• [TASK OBJECTIVE]:
Rewrite the records below with "bakery goods" changed to "pastries" and nothing else altered. Give only the text lines, without the pictures.

Captioned web images
+++
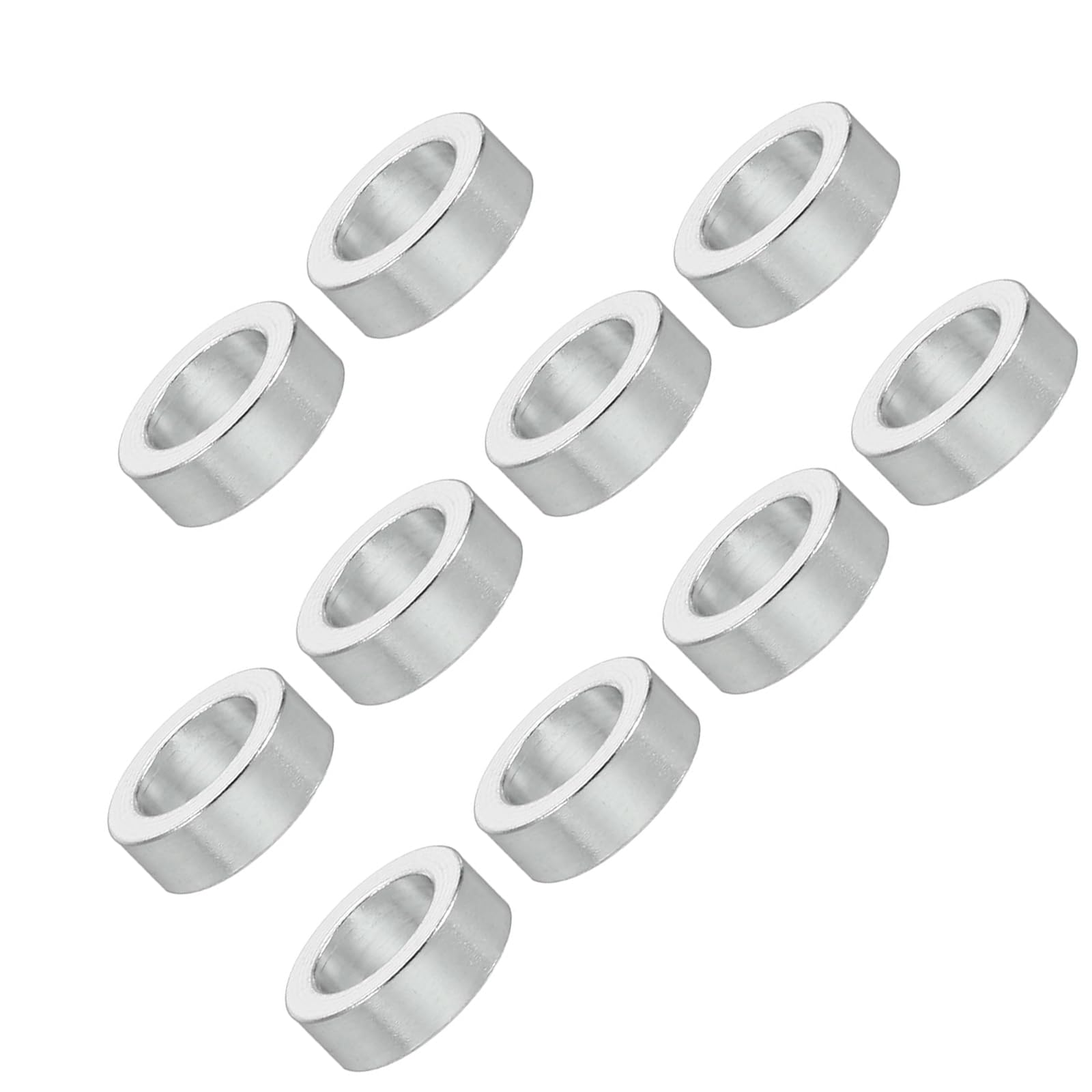 Unifizz M5 Aluminium Spacers, 10Pcs Round Metal Spacer Tubes 5.2mm ID x 8mm OD x 3mm Length Unthreaded Aluminium Standoff for M5 Screw Bolt Assemblies — image 1
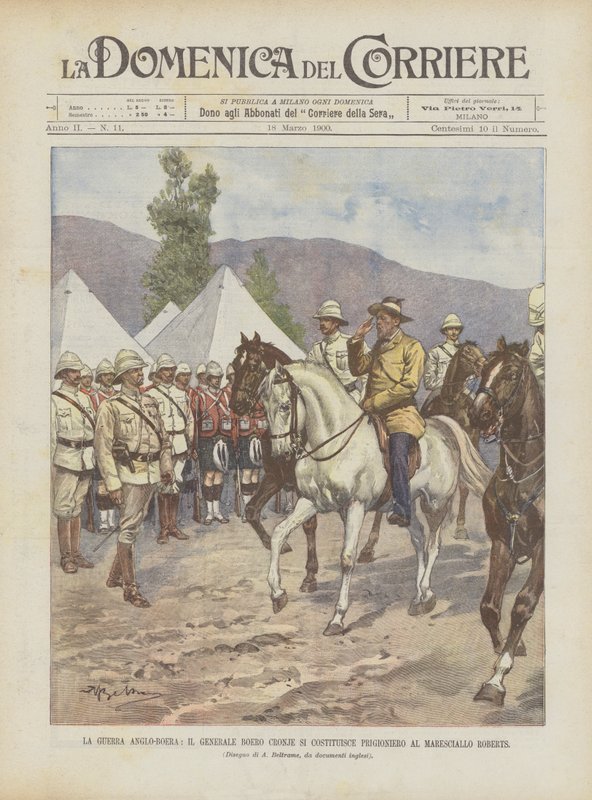 Anglo-boerkriget, boergeneralen Cronje utgör sig själv fånge åt marskalk Roberts av Achille Beltrame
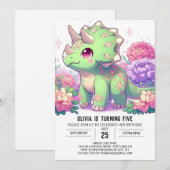 Boho Pastel Dinosaurus Digitale Verjaardag Kaart (Voorkant / Achterkant)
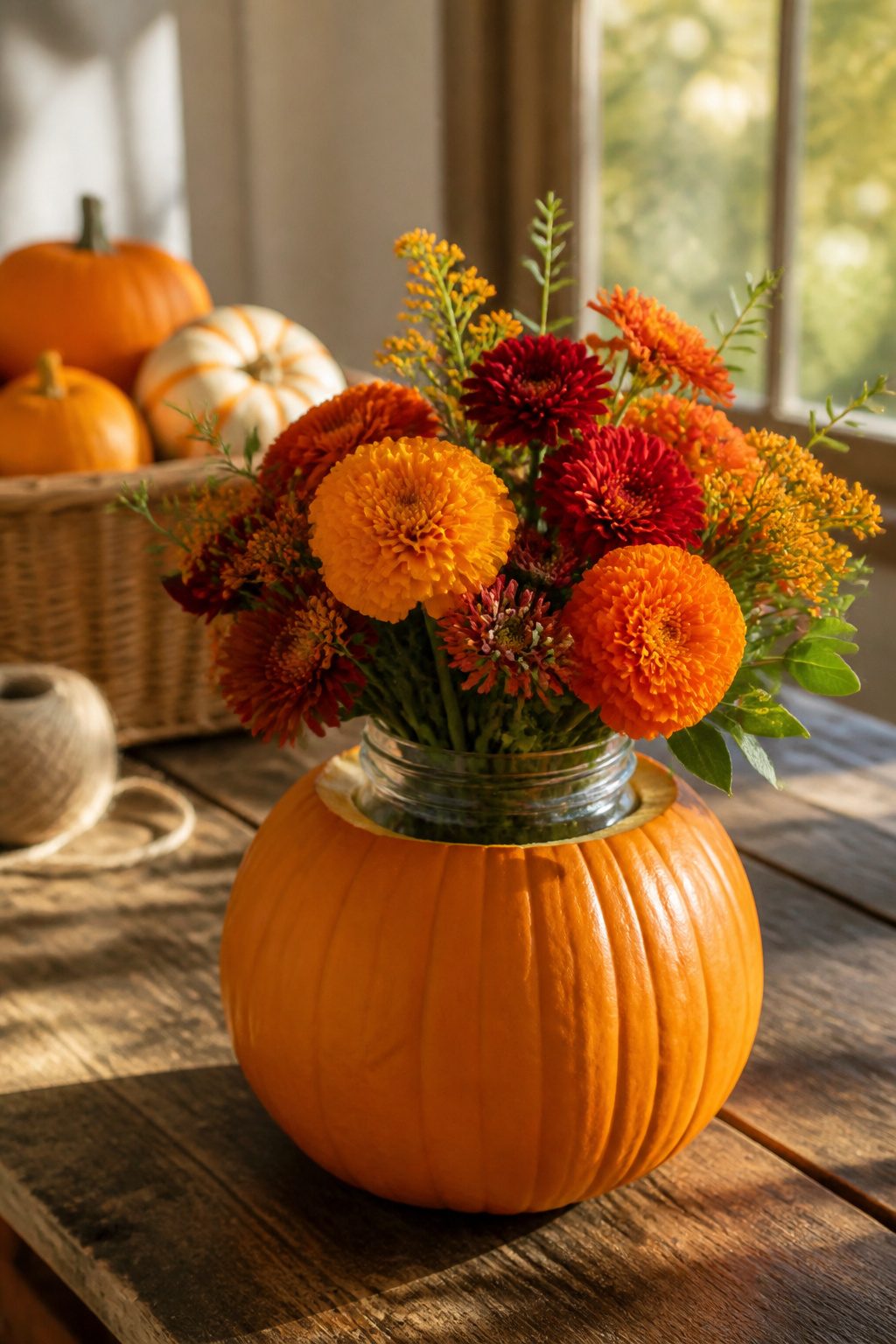 25 Pumpkin Craft Ideas for Fall Decor, Kids, and Adults (2026) 2 A pumpkin vase holding flowers, with a mason jar inside.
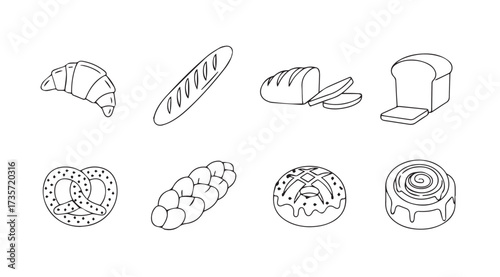 Vector art of bakery goods isolated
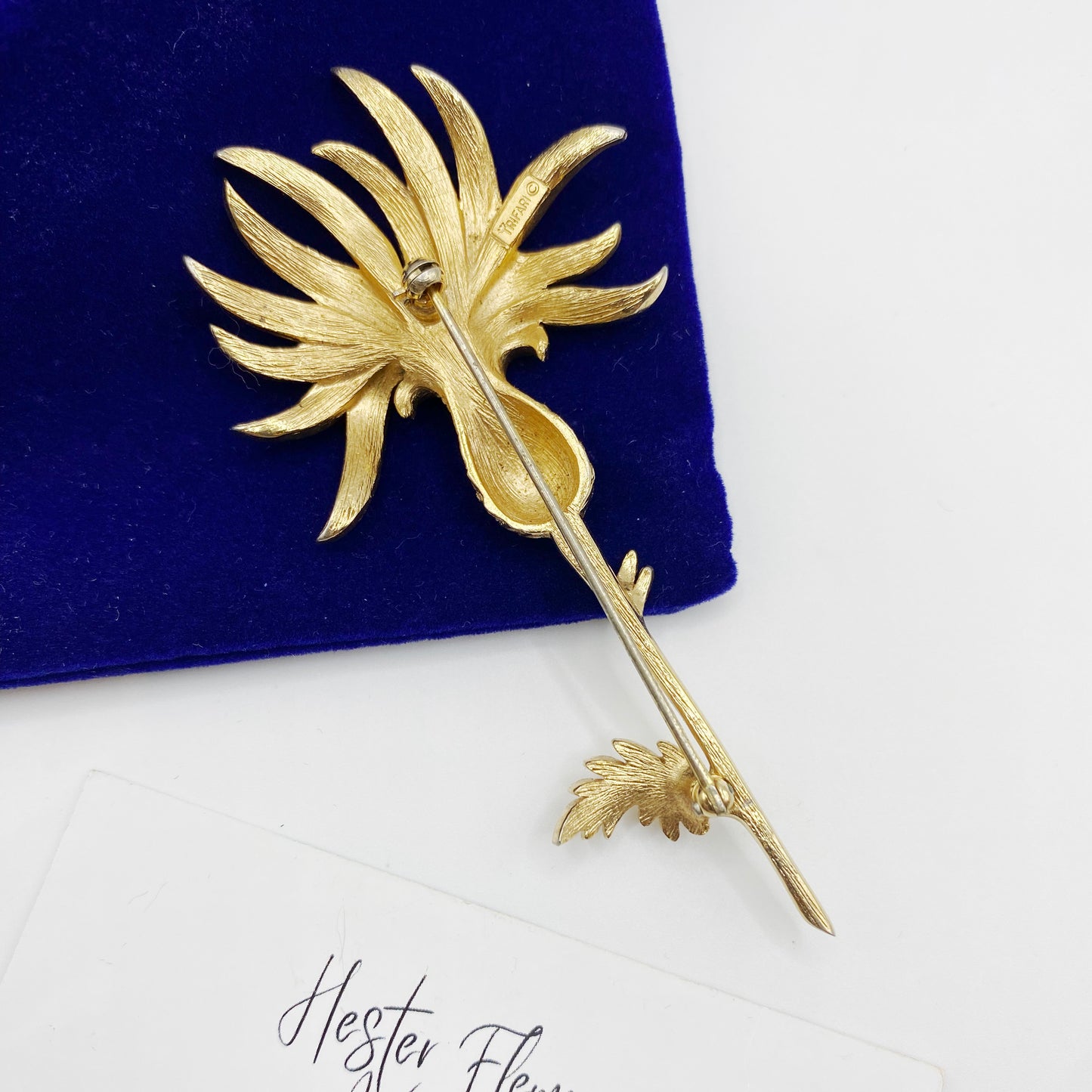 Back view of 1960s Trifari Gold Tropical Flower Brooch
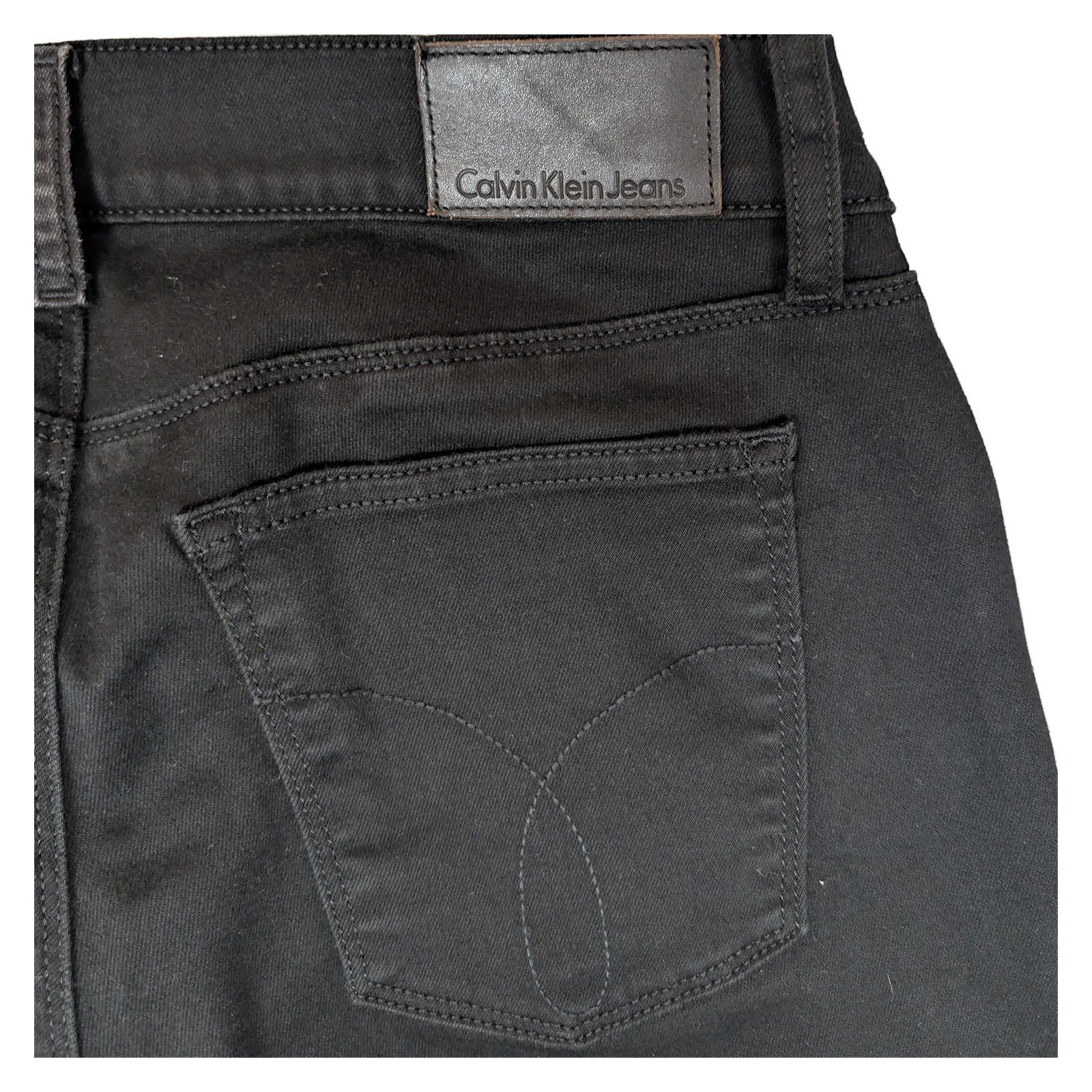 calvin klein jeans womens black stretch denim skinny mid rise w28 l30 by Calvin Klein – | RewearableUK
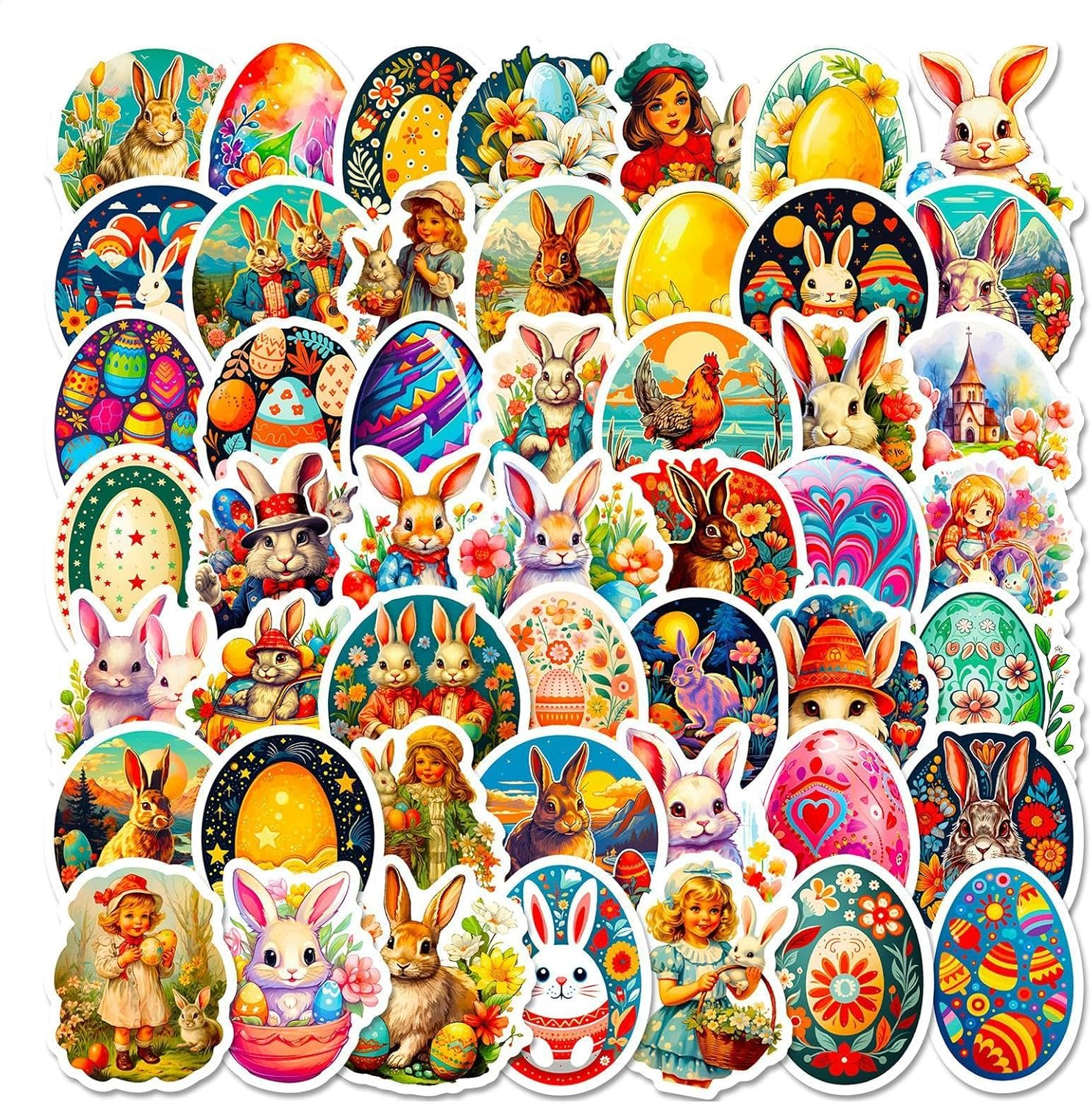 Easter Bunny Stickers, 50Pcs Easter Eggs Stickers, Waterproof Easter Sticker, Easter Basket Stuffers for Kids, Stickers for Water Bottles, Skateboard Stickers image number 4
+++
• [EXERCISE OUTPUT]:
 Unifizz M5 Aluminium Spacers, 10Pcs Round Metal Spacer Tubes 5.2mm ID x 8mm OD x 3mm Length Unthreaded Aluminium Standoff for M5 Screw Bolt Assemblies — image 1
 Anglo-boerkriget, boergeneralen Cronje utgör sig själv fånge åt marskalk Roberts av Achille Beltrame
 Boho Pastel Dinosaurus Digitale Verjaardag Kaart (Voorkant / Achterkant)
 25 Pumpkin Craft Ideas for Fall Decor, Kids, and Adults (2026) 2 A pumpkin vase holding flowers, with a mason jar inside.
 Vector art of pastries isolated
 Back view of 1960s Trifari Gold Tropical Flower Brooch
 calvin klein jeans womens black stretch denim skinny mid rise w28 l30 by Calvin Klein – | RewearableUK
 Easter Bunny Stickers, 50Pcs Easter Eggs Stickers, Waterproof Easter Sticker, Easter Basket Stuffers for Kids, Stickers for Water Bottles, Skateboard Stickers image number 4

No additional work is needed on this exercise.